**Your goal:** From the records that follow, return exactly the lines beginning at the one that contains "Living - 7894" and ending at the one that contains "Straight Line album cover", pictures left out.

**Exercise materials:**
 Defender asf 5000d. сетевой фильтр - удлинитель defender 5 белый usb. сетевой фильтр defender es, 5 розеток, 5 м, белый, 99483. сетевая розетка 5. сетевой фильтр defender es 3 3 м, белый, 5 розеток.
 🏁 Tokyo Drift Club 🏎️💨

---

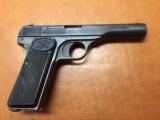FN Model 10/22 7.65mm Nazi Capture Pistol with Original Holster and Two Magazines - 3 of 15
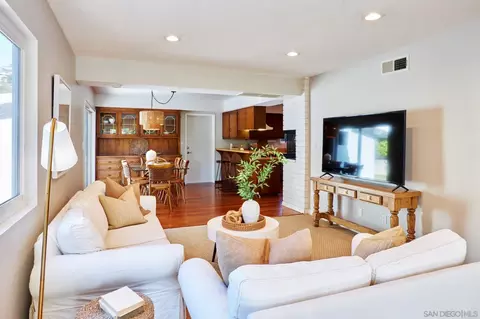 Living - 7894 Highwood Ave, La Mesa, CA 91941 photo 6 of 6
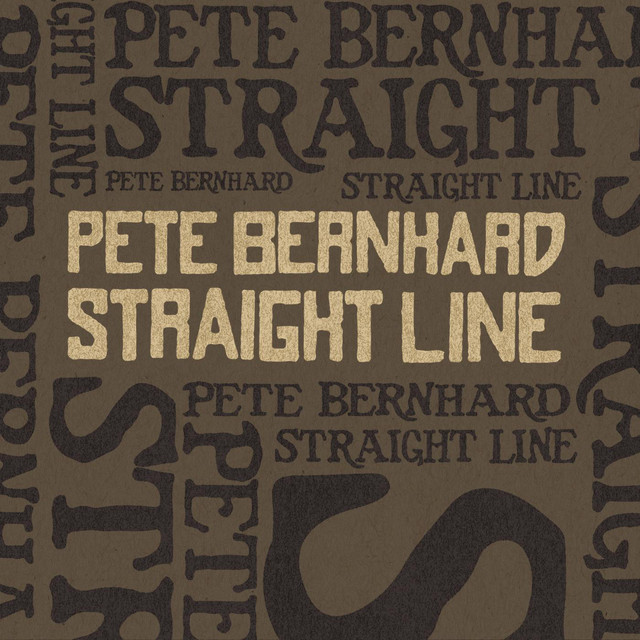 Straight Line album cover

**Exercise response:**
 Living - 7894 Highwood Ave, La Mesa, CA 91941 photo 6 of 6
 Straight Line album cover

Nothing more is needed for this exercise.